Brain's 'hunger-controlling' cells may be new way to treat obesity
London [UK], July 31 : If you are tired of trying every means to fight obesity, then this new discovery might help you to rethink.
The research adds weight to the evidence that eating is a surprisingly complex biological behaviour.
According to Alexander Nectow, who published a paper about the study in the journal Cell, two new populations of cells have been identified in the brain that potently regulates appetite.
The area of the brainstem under scrutiny is the dorsal raphe nucleus (DRN), where the two types of cells are located.
It is thought new drugs to treat obesity by controlling hunger messages that prompt people to seek out and consume of food could be targeted at those cells.
Dr Nectow, an associate research scholar at Princeton University, found that the DRN section of the brain becomes activated in hungry mice.

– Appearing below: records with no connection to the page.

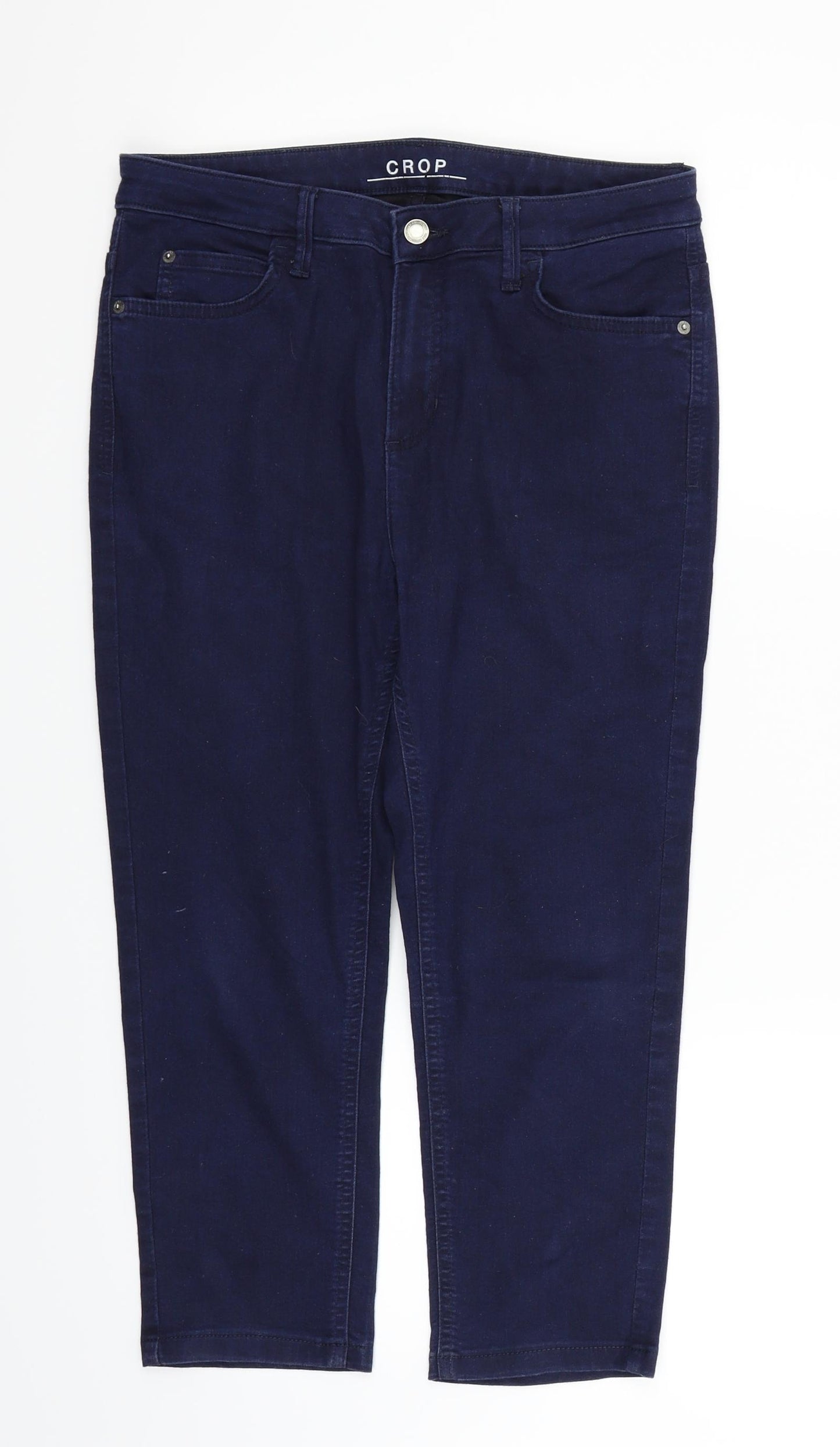 Marks and Spencer Womens Black   Trousers  Size 12 L21 in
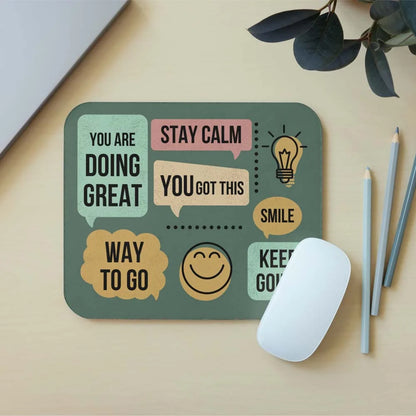 Motivational Quotes Mouse Pad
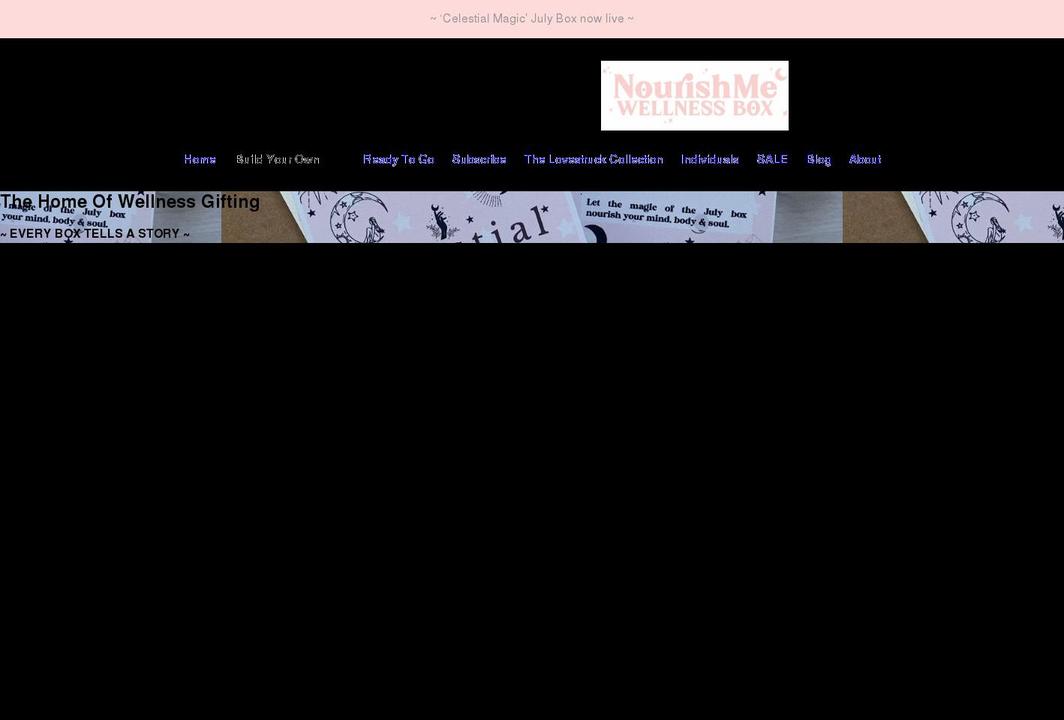 nourishmewellnessbox.com shopify website screenshot
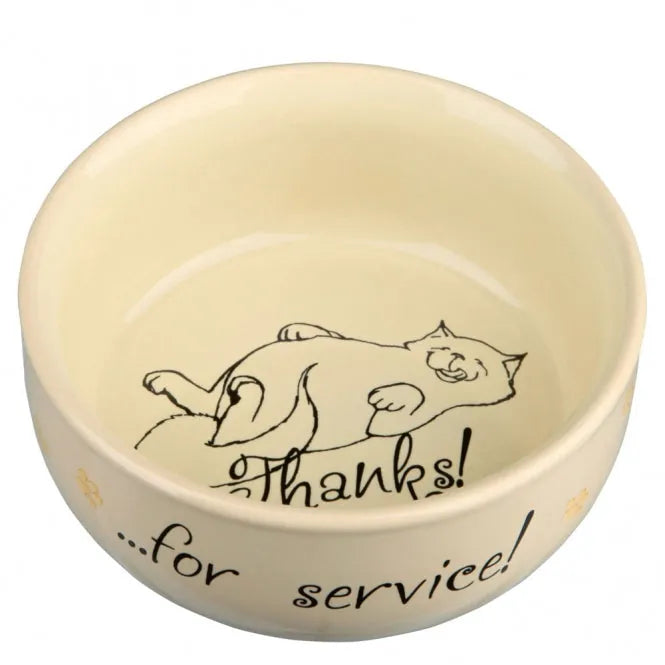 Trixie Keramiknapf Thanks for service! – 0,3 l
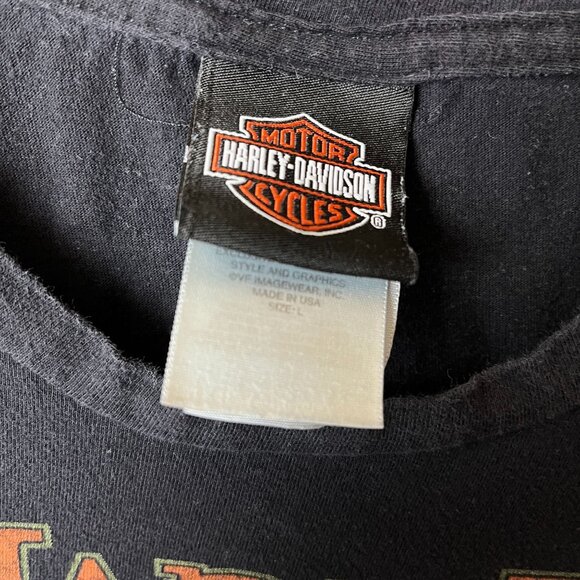 Harley Davidson Florida T Shirt Womens Black Medium M Made In USA Graphic Tee - Picture 4 of 16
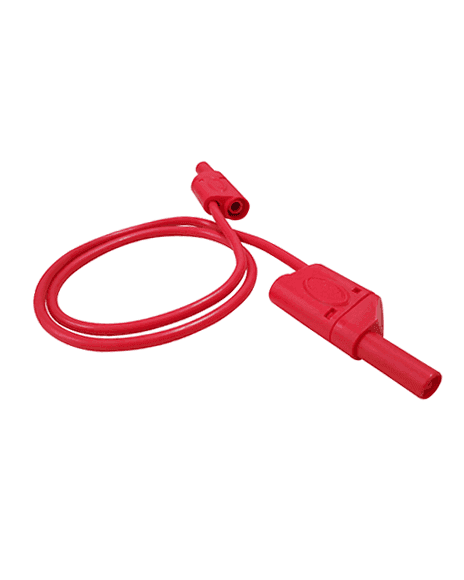 Cable De Prueba Banana X Banana Rojo De 4mm CPBR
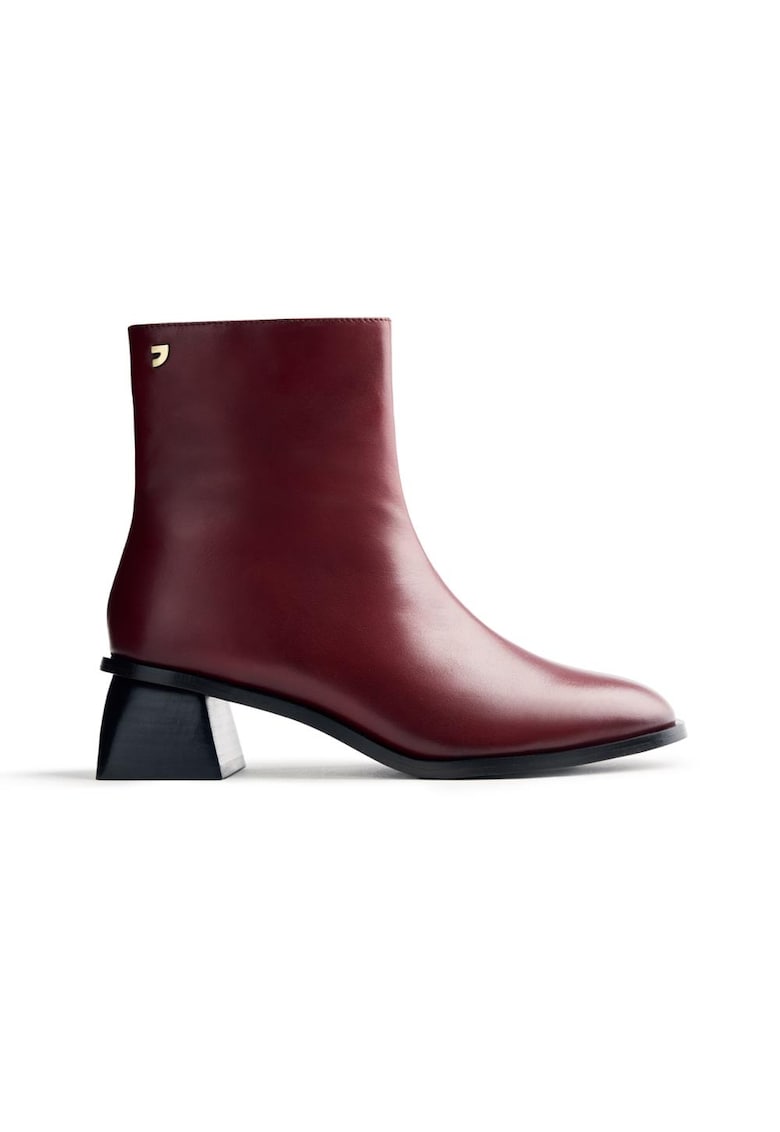 Botine de piele cu fermoar Pierz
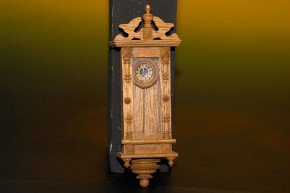 antiker Puppenstuben Regulator & Wandspiegel * um 1880-1890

This was discovered when images were taken using a pioneering technique called iDisco.
Imaging other mice that were given more than their normal amount of food showed a different pattern of DRN activity. This showed that neurons in this part of the brain clearly had a function in feeding behaviour.
Further research is needed to ascertain which types of neurons that make up the DRN are involved in the process.
"There are two possibilities when you see something like that," Dr Nectow said.
"One is that the cells are just along for the ride - they are getting activated by hunger but they're not actually driving the food intake process," he continued.
Adding, "The other possibility is that they are in fact part of the sense-and-respond mechanism to hunger - and in this case, we suspect the latter."